**TRECHO DA PÁGINA**
%%
17 agosto, 2005

Escritor Urbano.

Um ilustre desconhecido

João Antônio tinha verdadeiro ódio da classe média, a que se referia como "classe mérdia"
Quando João Antônio Ferreira Filho morreu, em novembro de 1996, alguns diriam que ali entrava para a eternidade uma pessoa de vida desregrada, amante da sinuca e das tardes de conversa à toa pelos botequins de São Paulo e do Rio de Janeiro. Um malandro como tantos outros, que só deixa de herança uma trajetória recheada de passagens pitorescas e lendárias, mas que tão logo o caixão é fechado se soma ao anonimato das multidões. Entretanto, poderia ser levantado outro fato bem mais relevante. Aquele homem, batizado com o mesmo nome comum do pai, um comerciante de posses humildes de Presidente Altino, distrito da cidade de Osasco, na Grande São Paulo, também havia sido um dos dez maiores escritores brasileiros do século 20.
Se essa informação é de fato verdadeira, por que hoje João Antônio é tão desconhecido do público em geral? Como alguém que logo com sua obra de estréia, publicada em 1963, abocanhou dois Jabuti – o mais cobiçado prêmio literário do país – de autor revelação e de melhor livro do ano caiu em tamanho ostracismo?
“Eu tenho uma hipótese. Ele era de origem proletária e, na época da ditadura, tudo que os intelectuais da classe média queriam era expressar a opinião do povo. João Antônio fazia isso naturalmente. Esse aspecto ideológico o ajudou muito. Porém, nos anos 1980, houve uma desmobilização política e esse ambiente que o favorecia se desfez”, analisa Rodrigo Lacerda, editor da “Cosac & Naify”, que vem relançando os títulos mais importantes de João Antônio no mercado.
%%
**EXERCÍCIO ESCRITO**
Copie do texto sobre João Antônio, sem qualquer alteração, o trecho que começa com as palavras contendo "Um ilustre desconhecido" e termina em "do século 20.". As linhas seguintes provêm de uma fonte diferente do texto sobre João Antônio.

[Entradas de um conjunto de dados]
%%
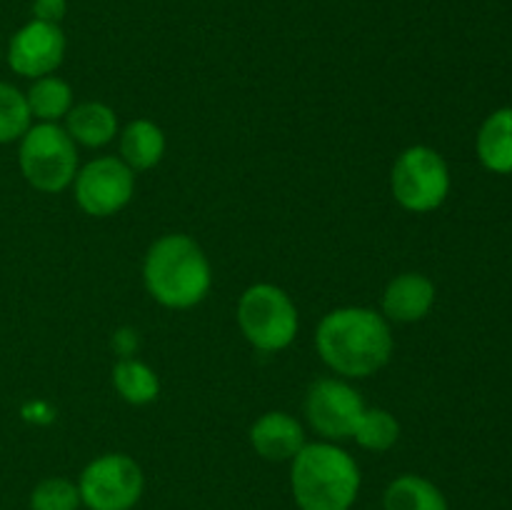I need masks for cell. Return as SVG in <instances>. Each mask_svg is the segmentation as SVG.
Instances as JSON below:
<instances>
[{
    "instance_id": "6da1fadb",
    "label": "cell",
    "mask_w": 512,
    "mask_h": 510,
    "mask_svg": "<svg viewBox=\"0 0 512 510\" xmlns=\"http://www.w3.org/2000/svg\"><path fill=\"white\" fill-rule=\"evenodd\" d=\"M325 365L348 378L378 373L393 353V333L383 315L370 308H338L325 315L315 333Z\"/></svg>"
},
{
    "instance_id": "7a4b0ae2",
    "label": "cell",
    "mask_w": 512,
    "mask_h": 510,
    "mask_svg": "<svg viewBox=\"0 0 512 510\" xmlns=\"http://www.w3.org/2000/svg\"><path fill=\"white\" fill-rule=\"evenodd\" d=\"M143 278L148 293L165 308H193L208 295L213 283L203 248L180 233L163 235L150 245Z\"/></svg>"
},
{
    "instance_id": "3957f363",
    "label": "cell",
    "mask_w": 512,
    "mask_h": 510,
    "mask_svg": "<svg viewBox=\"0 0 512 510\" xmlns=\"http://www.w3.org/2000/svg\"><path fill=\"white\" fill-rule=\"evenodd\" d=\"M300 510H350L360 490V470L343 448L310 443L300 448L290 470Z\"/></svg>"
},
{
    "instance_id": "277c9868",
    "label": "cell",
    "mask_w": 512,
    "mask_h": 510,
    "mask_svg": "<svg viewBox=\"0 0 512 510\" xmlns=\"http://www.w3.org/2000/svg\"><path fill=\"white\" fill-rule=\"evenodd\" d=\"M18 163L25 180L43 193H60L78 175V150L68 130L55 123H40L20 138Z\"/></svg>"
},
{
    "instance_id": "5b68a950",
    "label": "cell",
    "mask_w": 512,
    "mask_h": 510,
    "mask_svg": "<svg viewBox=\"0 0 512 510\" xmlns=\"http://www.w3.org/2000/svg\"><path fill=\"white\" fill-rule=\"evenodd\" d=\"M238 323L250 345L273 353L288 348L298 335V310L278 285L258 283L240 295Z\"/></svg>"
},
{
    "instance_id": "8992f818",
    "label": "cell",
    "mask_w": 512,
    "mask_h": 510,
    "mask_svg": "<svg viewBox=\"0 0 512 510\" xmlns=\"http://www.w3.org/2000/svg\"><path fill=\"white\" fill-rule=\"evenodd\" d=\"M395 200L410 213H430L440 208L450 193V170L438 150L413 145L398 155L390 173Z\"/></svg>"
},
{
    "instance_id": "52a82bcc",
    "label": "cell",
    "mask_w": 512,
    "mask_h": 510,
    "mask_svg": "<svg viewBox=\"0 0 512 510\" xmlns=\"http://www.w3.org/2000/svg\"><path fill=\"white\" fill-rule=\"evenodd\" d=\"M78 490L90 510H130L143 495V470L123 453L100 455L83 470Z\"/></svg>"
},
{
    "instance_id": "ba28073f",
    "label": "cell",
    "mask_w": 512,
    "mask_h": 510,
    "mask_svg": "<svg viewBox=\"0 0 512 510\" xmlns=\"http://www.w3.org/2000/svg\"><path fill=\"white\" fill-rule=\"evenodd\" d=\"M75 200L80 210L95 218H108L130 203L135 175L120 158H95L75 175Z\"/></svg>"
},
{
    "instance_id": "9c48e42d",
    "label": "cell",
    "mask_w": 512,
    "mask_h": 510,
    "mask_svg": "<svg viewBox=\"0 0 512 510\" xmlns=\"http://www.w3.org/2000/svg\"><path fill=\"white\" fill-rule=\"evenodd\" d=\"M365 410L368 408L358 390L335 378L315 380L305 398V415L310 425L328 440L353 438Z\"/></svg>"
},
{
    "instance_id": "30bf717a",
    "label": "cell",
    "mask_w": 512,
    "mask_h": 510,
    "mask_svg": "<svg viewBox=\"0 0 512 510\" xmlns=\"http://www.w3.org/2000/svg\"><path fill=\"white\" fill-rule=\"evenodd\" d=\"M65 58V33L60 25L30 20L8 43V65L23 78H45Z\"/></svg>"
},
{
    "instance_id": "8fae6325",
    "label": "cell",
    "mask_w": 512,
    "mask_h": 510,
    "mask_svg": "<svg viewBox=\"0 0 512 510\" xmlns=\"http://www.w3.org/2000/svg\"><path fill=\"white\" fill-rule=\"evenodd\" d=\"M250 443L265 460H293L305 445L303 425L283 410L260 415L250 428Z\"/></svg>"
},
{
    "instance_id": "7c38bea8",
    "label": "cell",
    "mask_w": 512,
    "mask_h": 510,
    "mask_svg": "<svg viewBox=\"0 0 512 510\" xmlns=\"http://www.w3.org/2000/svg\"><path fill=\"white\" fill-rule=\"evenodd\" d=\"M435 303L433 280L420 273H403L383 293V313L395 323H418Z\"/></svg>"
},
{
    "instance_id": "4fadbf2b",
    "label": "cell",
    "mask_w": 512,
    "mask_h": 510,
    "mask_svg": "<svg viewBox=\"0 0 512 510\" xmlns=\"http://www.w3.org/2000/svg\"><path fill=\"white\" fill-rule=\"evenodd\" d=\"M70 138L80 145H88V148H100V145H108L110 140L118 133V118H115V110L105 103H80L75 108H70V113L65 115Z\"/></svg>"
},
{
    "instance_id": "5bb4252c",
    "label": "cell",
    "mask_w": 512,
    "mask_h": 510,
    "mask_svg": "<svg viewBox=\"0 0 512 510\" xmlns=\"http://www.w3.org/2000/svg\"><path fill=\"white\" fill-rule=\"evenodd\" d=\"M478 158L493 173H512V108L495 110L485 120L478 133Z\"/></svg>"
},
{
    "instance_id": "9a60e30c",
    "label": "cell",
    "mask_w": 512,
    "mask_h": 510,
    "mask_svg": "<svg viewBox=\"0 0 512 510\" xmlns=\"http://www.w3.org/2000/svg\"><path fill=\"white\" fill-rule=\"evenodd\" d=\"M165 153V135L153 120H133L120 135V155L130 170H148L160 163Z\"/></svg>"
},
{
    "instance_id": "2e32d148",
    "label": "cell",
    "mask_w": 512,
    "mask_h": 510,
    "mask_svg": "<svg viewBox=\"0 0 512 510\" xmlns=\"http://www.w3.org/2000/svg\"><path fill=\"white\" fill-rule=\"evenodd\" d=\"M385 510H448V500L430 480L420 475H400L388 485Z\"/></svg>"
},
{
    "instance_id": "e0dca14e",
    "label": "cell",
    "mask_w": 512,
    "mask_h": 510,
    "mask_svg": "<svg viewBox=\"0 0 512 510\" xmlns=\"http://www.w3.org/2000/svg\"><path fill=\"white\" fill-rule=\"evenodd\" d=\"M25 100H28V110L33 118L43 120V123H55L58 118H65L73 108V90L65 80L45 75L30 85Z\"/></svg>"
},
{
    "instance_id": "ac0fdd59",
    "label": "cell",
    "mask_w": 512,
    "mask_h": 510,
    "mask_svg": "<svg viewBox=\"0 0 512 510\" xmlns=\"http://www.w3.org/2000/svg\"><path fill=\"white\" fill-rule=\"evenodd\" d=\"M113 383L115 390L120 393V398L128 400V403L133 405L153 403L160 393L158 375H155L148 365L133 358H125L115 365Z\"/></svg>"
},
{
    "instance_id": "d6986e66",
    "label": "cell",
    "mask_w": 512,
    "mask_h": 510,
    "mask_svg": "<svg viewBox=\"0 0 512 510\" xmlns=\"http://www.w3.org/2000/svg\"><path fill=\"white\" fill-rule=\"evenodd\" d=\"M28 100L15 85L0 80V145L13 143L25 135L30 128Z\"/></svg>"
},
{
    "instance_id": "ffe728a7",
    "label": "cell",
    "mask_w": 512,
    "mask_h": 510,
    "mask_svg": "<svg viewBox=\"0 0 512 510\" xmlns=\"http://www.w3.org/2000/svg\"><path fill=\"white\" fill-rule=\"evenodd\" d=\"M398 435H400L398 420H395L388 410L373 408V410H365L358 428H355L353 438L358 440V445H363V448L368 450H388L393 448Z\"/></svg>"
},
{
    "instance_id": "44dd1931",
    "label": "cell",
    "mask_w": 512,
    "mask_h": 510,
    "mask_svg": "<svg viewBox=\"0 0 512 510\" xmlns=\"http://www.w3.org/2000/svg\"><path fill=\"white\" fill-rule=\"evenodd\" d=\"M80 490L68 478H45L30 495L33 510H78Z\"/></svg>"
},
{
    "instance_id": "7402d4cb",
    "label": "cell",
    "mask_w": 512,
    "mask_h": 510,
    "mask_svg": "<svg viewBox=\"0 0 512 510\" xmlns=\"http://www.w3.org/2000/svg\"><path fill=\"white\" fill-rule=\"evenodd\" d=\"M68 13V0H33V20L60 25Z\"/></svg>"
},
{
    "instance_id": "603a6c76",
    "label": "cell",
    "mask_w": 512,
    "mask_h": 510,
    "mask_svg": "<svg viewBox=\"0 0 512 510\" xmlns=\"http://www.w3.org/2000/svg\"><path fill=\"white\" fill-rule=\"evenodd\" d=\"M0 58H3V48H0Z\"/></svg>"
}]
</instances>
%%
**RESOLUÇÃO DO PROBLEMA**
Um ilustre desconhecido

João Antônio tinha verdadeiro ódio da classe média, a que se referia como "classe mérdia"
Quando João Antônio Ferreira Filho morreu, em novembro de 1996, alguns diriam que ali entrava para a eternidade uma pessoa de vida desregrada, amante da sinuca e das tardes de conversa à toa pelos botequins de São Paulo e do Rio de Janeiro. Um malandro como tantos outros, que só deixa de herança uma trajetória recheada de passagens pitorescas e lendárias, mas que tão logo o caixão é fechado se soma ao anonimato das multidões. Entretanto, poderia ser levantado outro fato bem mais relevante. Aquele homem, batizado com o mesmo nome comum do pai, um comerciante de posses humildes de Presidente Altino, distrito da cidade de Osasco, na Grande São Paulo, também havia sido um dos dez maiores escritores brasileiros do século 20.